But most disturbing are the alleged comments of the (Muslim) prison chaplain to the effect that the plaintiff should convert to Islam if he wanted full access to his religious rights.
Interestingly, the opinion cites DeHart v. Horn in stating that:
"[t]he mere assertion of a religious belief does not automatically trigger First Amendment protections, however. To the contrary, only those beliefs which are both sincerely held and religious in nature are entitled to constitutional protection."On the same day that opinion was published, the US Supreme Court published Holt v. Hobbs, which in many ways turned the court's interpretation of RLUIPA (the Religious Land Use and Institutionalized Persons Act) on its head.

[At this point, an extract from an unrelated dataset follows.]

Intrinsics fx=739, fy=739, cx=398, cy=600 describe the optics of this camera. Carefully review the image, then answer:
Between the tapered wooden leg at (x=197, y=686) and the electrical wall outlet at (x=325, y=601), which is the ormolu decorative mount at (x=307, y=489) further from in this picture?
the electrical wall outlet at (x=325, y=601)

As Howard Friedman of the award-winning Religion Clause blog put it:
"Those who follow Religion Clause's weekly summary of prisoner free exercise cases know that inmates professing a wide variety of religious beliefs seek religious accommodations relating to grooming, clothing, possession of religious items, worship space, congregate religious services, religious dietary restrictions, and more. The Supreme Court has now reaffirmed the conclusion of most courts that an inmate may invoke RLUIPA to require accommodation of a totally idiosyncratic belief-- so long as it is sincerely held. Religious visions shared by no one else apparently still qualify."That could indeed have an implication for Planker v. Christie, not to mention many other religious-based lawsuits that rely on RLUIPA as their basis.